Some of you may know me as the ScienceBlogs intern. Others of you may be saying, “Who the fuck is this chick?” Well, I’m only the adorably nerdy science girl of Seed by day. By night, I’m still an adorable, but I work at a grungy Internet café in Brooklyn and sometimes I have to hold it down when people are assholes (which is usually).
Since I’ve worked at the Internet Garage, I’ve damn near lost my faith in humanity. Why? This is how it goes:
Customer comes into the IG. Customer sees computers, becomes afraid. Customer wanders over to desk where I sit looking very busy with the interwebz, which I always am. Customer eyes various signs on desk. Customer mouths words of signs to self: “SELF SERVICE… To use a computer, you must first get a ticket at the PAYSTATION behind you…” Customer looks at me (looking busy). Customer looks at large neon pink arrow sign reading “PAYSTATION” pointing the way. Customer spins in circle. Customer looks at me. Customer removes money, thrusts it towards me. Customer says: “Can I get like ___ minutes on a computer.”
Me: Motherfuck! “You need to get a ticket from the Paystation right behind you.”
The only thing that restores my faith that the human race is not completely hopeless and intolerable altogether is going into work at Seed where I get to interact with scientists and computer nerds all day.
Anyway, these interactions at the IG are what usually cause my /palmface moments. Today I had a special customer, too. It was a late-20s woman who came in to fax something and was talking with my boss, Bryan, a punk guy from Westchester with sleeve tattoos and a perpetual Yankee’s hat. Earlier that day, Bryan was complaining to me about some acid reflux he’d been having and he brought it up again in front of the woman.
“Why don’t you drink some milk or something,” I suggested to him.
“It won’t help,” the woman interjected. “His Chi is off.”
Me: /deadpan stare. “His what is off?”
Woman: “His Chi.
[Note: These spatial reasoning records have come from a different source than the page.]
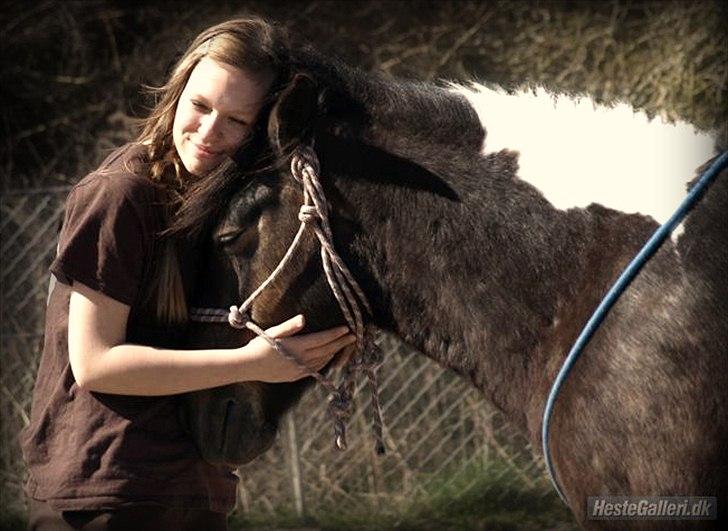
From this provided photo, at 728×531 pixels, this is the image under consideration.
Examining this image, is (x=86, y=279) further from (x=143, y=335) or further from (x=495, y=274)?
(x=495, y=274)

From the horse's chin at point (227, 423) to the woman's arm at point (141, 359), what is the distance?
0.12 meters

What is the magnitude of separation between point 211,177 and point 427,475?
12.8 feet

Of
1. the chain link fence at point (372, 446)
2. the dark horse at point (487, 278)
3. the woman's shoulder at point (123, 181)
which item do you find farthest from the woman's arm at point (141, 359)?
the chain link fence at point (372, 446)

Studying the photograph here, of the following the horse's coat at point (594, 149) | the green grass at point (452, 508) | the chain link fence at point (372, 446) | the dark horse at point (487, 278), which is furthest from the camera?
the chain link fence at point (372, 446)

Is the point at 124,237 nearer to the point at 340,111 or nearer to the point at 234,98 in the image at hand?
the point at 234,98

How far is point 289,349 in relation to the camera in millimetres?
2633

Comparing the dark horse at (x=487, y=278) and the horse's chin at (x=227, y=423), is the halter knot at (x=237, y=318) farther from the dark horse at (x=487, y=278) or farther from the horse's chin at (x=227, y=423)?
the horse's chin at (x=227, y=423)

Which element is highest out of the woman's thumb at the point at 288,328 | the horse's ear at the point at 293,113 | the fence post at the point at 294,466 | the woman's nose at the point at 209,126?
the horse's ear at the point at 293,113

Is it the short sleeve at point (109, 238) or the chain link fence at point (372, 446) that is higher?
the short sleeve at point (109, 238)

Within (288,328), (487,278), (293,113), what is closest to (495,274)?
(487,278)

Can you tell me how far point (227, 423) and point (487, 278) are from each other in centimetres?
71

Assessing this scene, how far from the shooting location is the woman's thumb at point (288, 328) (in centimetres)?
262

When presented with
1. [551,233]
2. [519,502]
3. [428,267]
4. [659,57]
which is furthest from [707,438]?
[659,57]

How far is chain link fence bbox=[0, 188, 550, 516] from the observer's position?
6.18 m
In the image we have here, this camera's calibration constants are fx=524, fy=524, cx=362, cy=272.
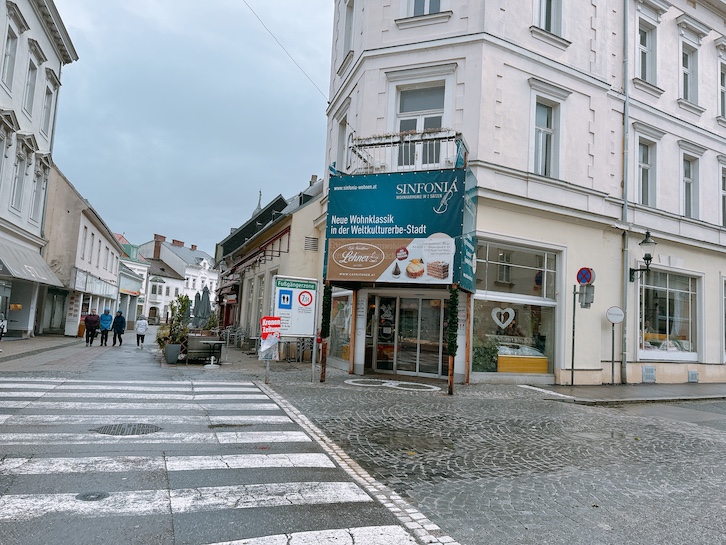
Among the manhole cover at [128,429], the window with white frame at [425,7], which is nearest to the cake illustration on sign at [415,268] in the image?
the manhole cover at [128,429]

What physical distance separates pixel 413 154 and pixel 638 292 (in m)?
8.76

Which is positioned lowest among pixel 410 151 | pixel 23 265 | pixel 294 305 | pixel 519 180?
pixel 294 305

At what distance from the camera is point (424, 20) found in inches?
570

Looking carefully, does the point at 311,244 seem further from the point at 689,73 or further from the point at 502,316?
the point at 689,73

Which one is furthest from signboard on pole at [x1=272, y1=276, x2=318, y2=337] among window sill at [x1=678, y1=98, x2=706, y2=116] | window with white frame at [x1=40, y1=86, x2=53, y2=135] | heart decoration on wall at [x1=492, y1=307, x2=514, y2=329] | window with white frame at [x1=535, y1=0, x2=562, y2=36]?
window with white frame at [x1=40, y1=86, x2=53, y2=135]

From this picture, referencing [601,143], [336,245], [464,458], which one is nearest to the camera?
[464,458]

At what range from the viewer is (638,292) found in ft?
54.8

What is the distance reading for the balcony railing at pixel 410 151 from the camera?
1327cm

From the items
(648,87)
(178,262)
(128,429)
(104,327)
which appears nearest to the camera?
(128,429)

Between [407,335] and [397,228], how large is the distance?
383cm

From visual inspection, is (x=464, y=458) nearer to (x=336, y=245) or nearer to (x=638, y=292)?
(x=336, y=245)

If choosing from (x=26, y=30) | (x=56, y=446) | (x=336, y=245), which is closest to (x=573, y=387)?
(x=336, y=245)

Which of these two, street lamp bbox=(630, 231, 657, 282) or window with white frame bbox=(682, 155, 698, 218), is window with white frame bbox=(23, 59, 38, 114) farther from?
window with white frame bbox=(682, 155, 698, 218)

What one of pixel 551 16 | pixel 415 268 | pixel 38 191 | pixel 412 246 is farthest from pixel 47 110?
pixel 551 16
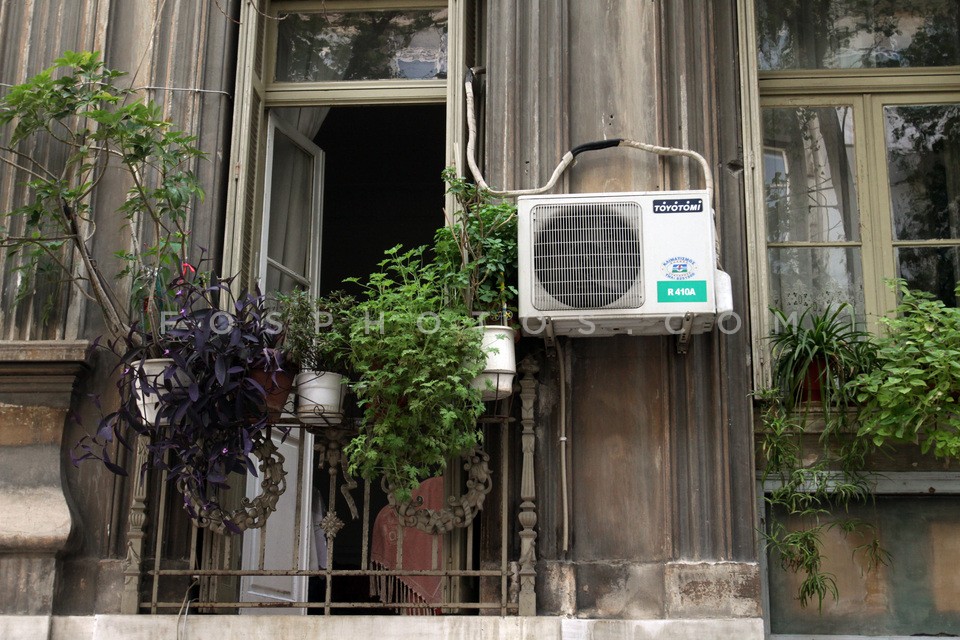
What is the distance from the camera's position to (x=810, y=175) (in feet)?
18.9

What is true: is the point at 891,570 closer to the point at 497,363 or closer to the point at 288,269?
the point at 497,363

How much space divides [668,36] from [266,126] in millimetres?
1915

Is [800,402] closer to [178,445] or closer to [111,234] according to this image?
[178,445]

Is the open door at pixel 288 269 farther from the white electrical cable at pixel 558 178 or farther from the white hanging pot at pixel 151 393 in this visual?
the white electrical cable at pixel 558 178

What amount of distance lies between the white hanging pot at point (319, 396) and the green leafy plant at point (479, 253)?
0.59 metres

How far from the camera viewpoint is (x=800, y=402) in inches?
198

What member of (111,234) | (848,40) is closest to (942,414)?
(848,40)

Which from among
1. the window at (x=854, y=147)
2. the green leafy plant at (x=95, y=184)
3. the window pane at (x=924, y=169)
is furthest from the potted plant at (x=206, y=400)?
the window pane at (x=924, y=169)

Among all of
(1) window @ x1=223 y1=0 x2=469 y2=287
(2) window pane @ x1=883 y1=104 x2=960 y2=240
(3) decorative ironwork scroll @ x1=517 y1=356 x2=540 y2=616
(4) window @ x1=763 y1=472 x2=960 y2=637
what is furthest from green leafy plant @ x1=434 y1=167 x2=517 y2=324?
(2) window pane @ x1=883 y1=104 x2=960 y2=240

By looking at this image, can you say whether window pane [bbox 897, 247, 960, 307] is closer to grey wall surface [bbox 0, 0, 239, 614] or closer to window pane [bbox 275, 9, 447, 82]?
window pane [bbox 275, 9, 447, 82]

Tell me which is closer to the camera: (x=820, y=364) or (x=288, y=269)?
(x=820, y=364)

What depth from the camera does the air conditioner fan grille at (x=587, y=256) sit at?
182 inches

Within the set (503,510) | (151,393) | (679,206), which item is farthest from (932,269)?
(151,393)

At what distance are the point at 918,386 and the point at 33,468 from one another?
3552 mm
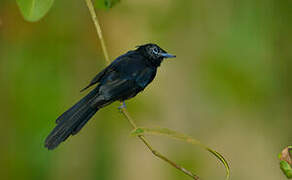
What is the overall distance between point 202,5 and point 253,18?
71 centimetres

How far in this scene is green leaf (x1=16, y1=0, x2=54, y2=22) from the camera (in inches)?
85.3

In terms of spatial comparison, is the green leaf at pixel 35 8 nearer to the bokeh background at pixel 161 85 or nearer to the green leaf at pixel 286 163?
the green leaf at pixel 286 163

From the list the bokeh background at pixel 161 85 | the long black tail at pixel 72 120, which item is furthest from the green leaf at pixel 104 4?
the bokeh background at pixel 161 85

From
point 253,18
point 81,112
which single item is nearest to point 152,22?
point 253,18

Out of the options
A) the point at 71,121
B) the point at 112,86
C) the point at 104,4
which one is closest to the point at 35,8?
the point at 104,4

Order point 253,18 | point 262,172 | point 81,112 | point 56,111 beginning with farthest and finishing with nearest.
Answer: point 262,172 < point 253,18 < point 56,111 < point 81,112

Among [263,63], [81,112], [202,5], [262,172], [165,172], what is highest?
[202,5]

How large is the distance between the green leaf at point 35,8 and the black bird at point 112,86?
0.60 meters

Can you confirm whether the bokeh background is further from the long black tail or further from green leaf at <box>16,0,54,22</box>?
green leaf at <box>16,0,54,22</box>

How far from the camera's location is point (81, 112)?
271 cm

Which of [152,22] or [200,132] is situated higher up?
[152,22]

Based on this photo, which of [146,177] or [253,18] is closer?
[253,18]

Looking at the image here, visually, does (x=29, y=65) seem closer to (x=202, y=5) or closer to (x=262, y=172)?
(x=202, y=5)

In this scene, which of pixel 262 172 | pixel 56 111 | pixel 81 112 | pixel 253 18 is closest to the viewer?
pixel 81 112
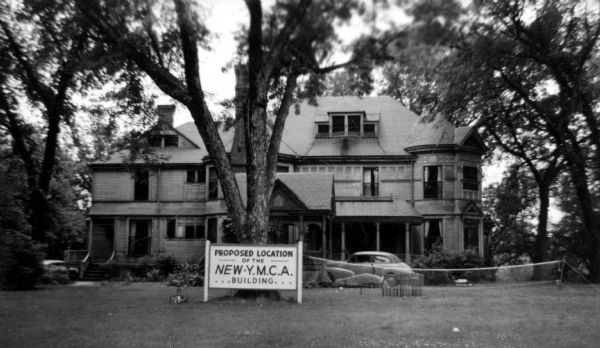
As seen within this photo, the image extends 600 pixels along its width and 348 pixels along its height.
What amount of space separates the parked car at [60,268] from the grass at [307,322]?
11.1 m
It’s off-balance. I’m an acupuncturist so I know about these things.”
I was amused at this point. I looked at Bryan. He was slightly cringing, knowing what was about to happen.
Me: “And, what is a Chi?”
Woman: “Oh, you know. It’s the life force of the human body. It determines our health.”
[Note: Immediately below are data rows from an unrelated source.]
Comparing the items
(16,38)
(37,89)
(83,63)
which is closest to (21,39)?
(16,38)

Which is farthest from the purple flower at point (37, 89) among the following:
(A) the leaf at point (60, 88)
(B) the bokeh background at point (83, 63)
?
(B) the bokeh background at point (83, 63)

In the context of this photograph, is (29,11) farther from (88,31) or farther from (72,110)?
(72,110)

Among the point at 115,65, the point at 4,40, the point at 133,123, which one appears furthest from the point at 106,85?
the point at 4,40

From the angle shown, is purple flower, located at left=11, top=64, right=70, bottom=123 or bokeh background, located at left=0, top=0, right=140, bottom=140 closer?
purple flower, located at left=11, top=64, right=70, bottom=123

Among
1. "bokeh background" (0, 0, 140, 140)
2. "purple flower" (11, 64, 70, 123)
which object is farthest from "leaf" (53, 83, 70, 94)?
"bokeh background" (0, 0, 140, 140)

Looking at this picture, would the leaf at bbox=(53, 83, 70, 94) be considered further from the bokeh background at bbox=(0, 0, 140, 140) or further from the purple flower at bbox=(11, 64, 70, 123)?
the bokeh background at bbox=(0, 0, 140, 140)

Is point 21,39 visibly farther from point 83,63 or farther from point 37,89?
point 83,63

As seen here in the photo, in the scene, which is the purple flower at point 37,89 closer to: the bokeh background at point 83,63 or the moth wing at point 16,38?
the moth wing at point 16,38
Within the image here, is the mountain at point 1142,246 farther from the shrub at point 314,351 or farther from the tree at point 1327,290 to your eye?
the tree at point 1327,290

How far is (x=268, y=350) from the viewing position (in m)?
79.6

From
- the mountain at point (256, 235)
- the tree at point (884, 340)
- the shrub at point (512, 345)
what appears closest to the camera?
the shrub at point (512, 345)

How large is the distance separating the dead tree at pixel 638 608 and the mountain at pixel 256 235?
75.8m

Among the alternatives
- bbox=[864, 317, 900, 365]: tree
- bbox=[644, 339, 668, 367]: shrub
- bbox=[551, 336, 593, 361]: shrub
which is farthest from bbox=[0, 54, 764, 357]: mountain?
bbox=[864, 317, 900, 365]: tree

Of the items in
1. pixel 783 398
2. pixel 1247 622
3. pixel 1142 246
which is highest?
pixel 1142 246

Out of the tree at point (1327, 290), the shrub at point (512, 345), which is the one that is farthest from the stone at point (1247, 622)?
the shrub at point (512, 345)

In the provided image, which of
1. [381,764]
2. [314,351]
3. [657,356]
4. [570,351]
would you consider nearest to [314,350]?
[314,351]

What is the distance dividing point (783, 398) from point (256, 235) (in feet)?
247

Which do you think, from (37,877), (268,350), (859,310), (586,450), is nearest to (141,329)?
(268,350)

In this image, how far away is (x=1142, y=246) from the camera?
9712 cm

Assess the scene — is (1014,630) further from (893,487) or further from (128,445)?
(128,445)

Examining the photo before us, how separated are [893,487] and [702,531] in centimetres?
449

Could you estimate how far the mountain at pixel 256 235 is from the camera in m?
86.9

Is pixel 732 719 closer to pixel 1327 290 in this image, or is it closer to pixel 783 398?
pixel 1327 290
Me: “OK but, what exactly is it? What is it made of?”
Woman: /hesitates. “Uh, it’s something between energy and matter.”
Me: /snort. “Something between there huh… so like, photons or something?”
Woman: “Look, it’s been proven to exist for thousands of years, OK? Nobody knows exactly what it is but they know it’s there.”
Me: “Well if you don’t know what it is, then how do you use it to treat your patients? How do you know that what your doing s having an effect?”
Woman: /with the smugness. “Because they feel better, and they come back for more. So that proves that our treatment of the Chi really works.”
“Have you ever heard of the motherfucking PLACEBO EFFECT??!!!!1!!” I wanted to scream, but at this point Bryan was shooting me warning glances so I proceeded to busy myself with something in the desk drawer until she left.
“Something between energy and matter!?!!” I exploded when she was out of earshot. “Is she fucking serious?”
At that point another customer waiting to fax something started laughing. “I could tell you were about to lose it when she said that,” she said.
“Hey, if it makes people feel better, what the fuck does it matter if it’s psychological or whatever?” Bryan said. “If you saw this woman’s paycheck you would vouch for the Chi too.”
“Fuck that,” I said. Bryan’s used to me being lippy by now. It’s the beauty of the manager/employee relationship in Brooklyn. “It matters if this woman is claiming this shit is proven to work to naïve patients who go see her instead of getting the real medical treatment they might need.”
At that point we both just said “whatevs” and he gave me a cheery good-bye. Sometimes, this place leads me into encounters with the most painfully disconnected people on the face of the world. It has become clear that there are people out there who will never absorb science into their operative belief systems. There are others who understand science, but will never go on the line to advocate for it because they don’t give a shit if other people understand or like it. And then there are people like me and the scientists I work with at Seed, who put themselves out there every day to make the others come around as much as they can.